Женщина обернулась. Она была уже очень стара, и только во взгляде ещё оставалась часть прежней силы и решительности. На шее её, на тонкой цепочке, висел медальон (Лас вздрогнула), она сжимала его пальцами.
— Лас? — голос не повиновался ей. — Великое Море, это ты? Ласточка, мне сказали, что тебя больше нет!
— Я здесь, — Лас подошла и встала на колени рядом с ней, положила голову на колени матери. — Я здесь, мама. Ты звала меня, и я пришла. — Её погладили по голове — вначале осторожно, словно не верили, что это она.
— Ты жива… — прошептала женщина. — И ты совсем не изменилась! Но ты ведь жива, Ласточка? Жива?
— Да, мама, — Лас подняла голову. — Я жива, и ты жива. Это всё настоящее, — она вынула один из камушков, которые взяла с собой на память, вложила в ладонь матери. — Помнишь, я любила их собирать?
— Помню, — улыбнулась женщина. — Прости меня, Лас! Прости меня за то, что я с тобой сделала!
— Я всё простила, мама, — Лас поднялась на ноги, прижала её голову к своей груди. — Я не думала о тебе плохо ни одной минуты.
Женщина закрыла глаза.
— Забери, — попросила она, непослушной рукой пытаясь снять с себя медальон. — Я теперь не боюсь. Уже не боюсь.
Лас помогла ей снять медальон, спрятала его подальше.

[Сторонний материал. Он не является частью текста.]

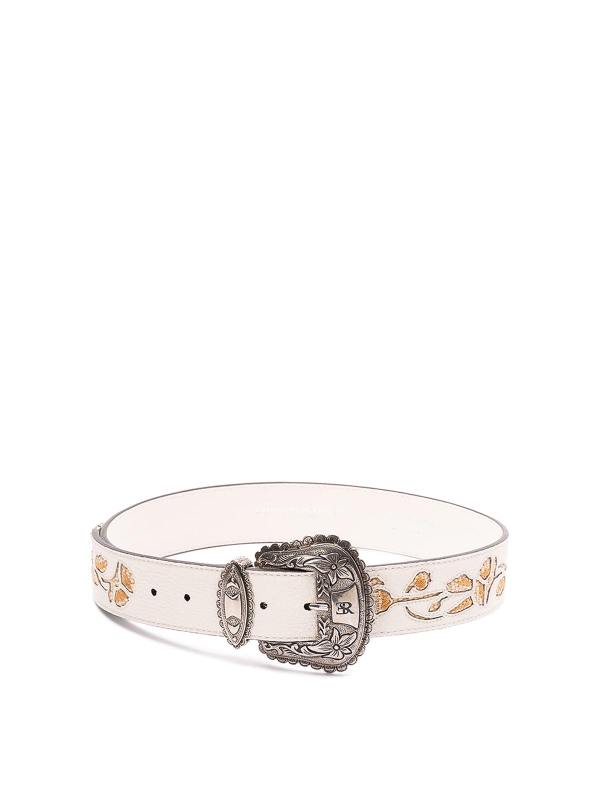 Ermanno Scervino Ceinture - Blanc
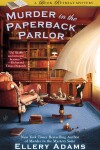 Book cover for Murder in the Paperback Parlor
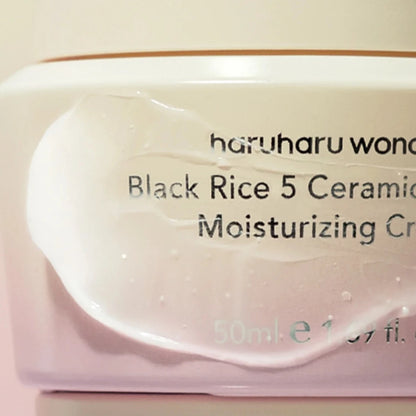 HaruHaru Wonder - Black Rice 5 Ceramide Barrier Moisturizing Cream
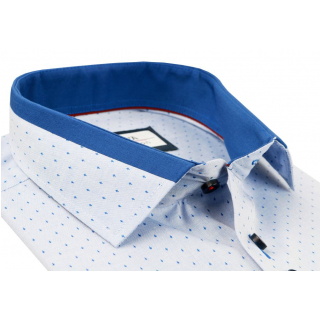 Košeľa dl.rukáv BEVA Regular T1939 modrá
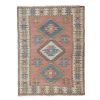 Vintage Wool Turkish Kars Rug - Dining Room Carpet | Area Rug in Rugs by Vintage Pillows Store. Item composed of cotton & fiber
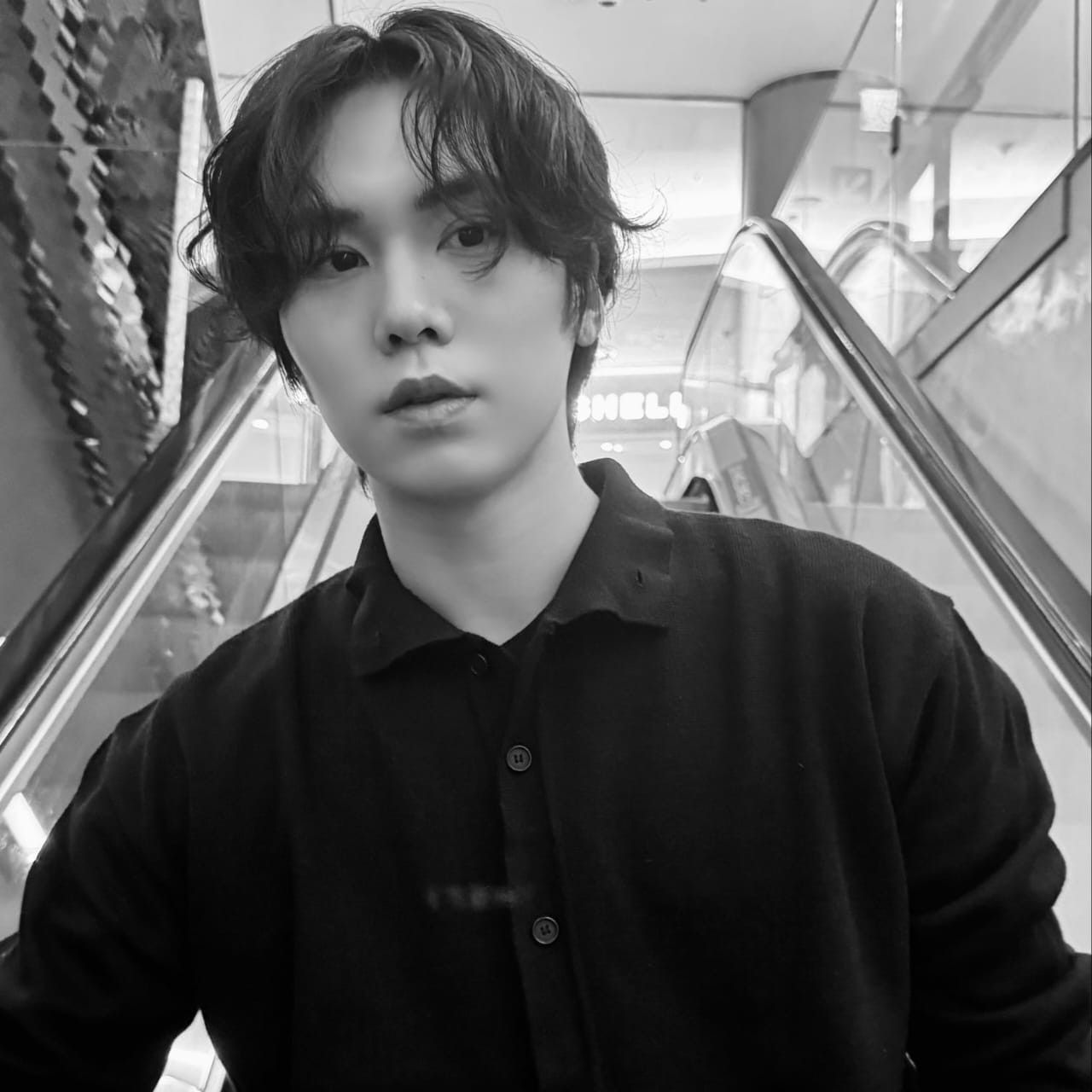 A moment captured by Rocky's fan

— Помоги, — женщина с трудом выпрямилась. — Дай мне бумагу и перо, Ласточка. Мне нужно оставить кое-что. Только не уходи!
— Не уйду, — пообещала Лас. Она пододвинула кресло матери ближе к столу, положила перед ней лист и вложила в её руку перо. Больше всего мама боялась умереть в постели, вспомнила она, в беспомощности, в расстроенном рассудке. Ничего больше не боялась, только этого. Наверное, потому стала носить медальон. Это для неё был бы не такой позор.
Лас уселась на пол рядом, взяла её за руку. Всё-таки мы увиделись, мама. Как хорошо, что увиделись. Уже неважно, что тогда случилось, ведь никого уже нет — ни тех, кто виноват, ни тех, из-за кого это случилось, или для кого… Всё уже зола, дымка, воспоминания.
Она ощутила. Сама не поняла, как, но ощутила. Приподнялась, заглянула в лицо матери — на нём была улыбка, казалось — она на минутку откинулась, сейчас отдохнёт и продолжит. Но Лас понимала, что уже не будет никакого продолжения.
Лас ощутила спокойствие и умиротворение. Я была с тобой, мама. Ты ждала меня в этот момент, и дождалась. Спи спокойно.
Она поднялась, отодвинула чернильницу, не стала смотреть, что там написано. Понимала, что пишут не ей. Последний раз обняла маму, осторожно провела ладонью, закрыла ей глаза.
— Спи спокойно, мама, — Лас поцеловала её в лоб. — Прощай.
Она так и сжимала камушек в руке. Не выронила. Пусть твои сны будут светлыми, мама, когда ты снова вернёшься. Сама не понимая, что делает, Лас подняла колокольчик и позвонила. И тут до неё дошло, что увидят и её!
Она подбежала к двери, приоткрыла.
— Мира!
Её взяли за руку. И тут же Мира проявилась, она стояла возле двери.
— Тс-с-с! — Мира прижала палец к губам. — Нас не увидят. Просто молчи и держи меня за руку.